The tests Trump praised are rapid antigen tests manufactured by Abbott, which received FDA Emergency Use Authorization at the end of August. Abbott’s antigen tests are cheap—each one costs $5. And, like the ID NOW tests, they’re fast—patients receive results in 15 minutes. But, also like the ID NOW tests, antigen tests are more effective for symptomatic people.
Here is how Alexis Madrigal and Rob Meyer explain it, in an article for The Atlantic published this past week:
If distributed en masse and used to screen asymptomatic people, these antigen tests will deliver hundreds of thousands—if not millions—of false results, they say. False negatives could lead to reckless behavior by people who don’t know they’re sick. False positives can also put people at risk: If a virus-free nursing-home resident with a false positive is placed in a COVID-19 ward, that person could become infected.
Not even antigen testing’s trial run—nursing home deployment—is going well. Nevada’s public health department recently instructed nursing homes to stop using antigen tests due to their rate of false positives, a move which was heavily criticized by HHS testing czar Admiral Brett Giroir.
This is not to say that antigen tests are useless; their utility is still being debated in epidemiological and public health circles. The advantages of these cheap, fast tests may outweigh the dangers of their low sensitivity. But to truly understand this problem, we need access to better antigen test data—not just 60 tests from Nevada nursing homes (the sample size upon which that state’s decision was made).

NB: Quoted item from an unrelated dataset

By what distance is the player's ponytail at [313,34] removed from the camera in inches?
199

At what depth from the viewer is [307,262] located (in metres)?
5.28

If 11 million Abbott ID NOW tests are a data concern, 150 million Abbott antigen tests are a data minefield. For the past month, I’ve been working on an analysis for the COVID Tracking Project which covers how states are reporting—and failing to report—antigen test results. This analysis is set to be released in the next week, in all its detailed glory. But I can tell you now that the majority of states are not reporting antigen tests in separate counts from DNA-based tests, just as the majority of states are not reporting other types of DNA-based tests as separate from PCR tests. In fact, several states now specifically report that their testing counts combine PCR and antigen tests in one figure.
When two different test types are conflated in a single total figure, it is difficult to analyze the progression of how either test is being used. I can’t tell you how many antigen tests are being put to use across the country, or how effective they are at containing COVID-19 in a given community, if these test numbers are lumped in with another test type. Test lumping also presents a(nother) challenge for test positivity calculations, as antigen and PCR tests have very different sensitivity levels.
And even the few separate antigen test counts that states do report are likely significant undercounts of the actual scale of antigen testing going on in the U.S. As I mentioned earlier, no data reporting pipelines are set up for tests that occur rapidly in point-of-care settings. The Center for Medicare & Medicaid Services (CMS) does not report the number of antigen tests that have occurred in nursing homes, for example.
So far, it appears that state and federal public health agencies alike are unprepared to report the results of antigen tests. Before the White House deploys its 150 million Abbott antigen tests, I hope to see that change.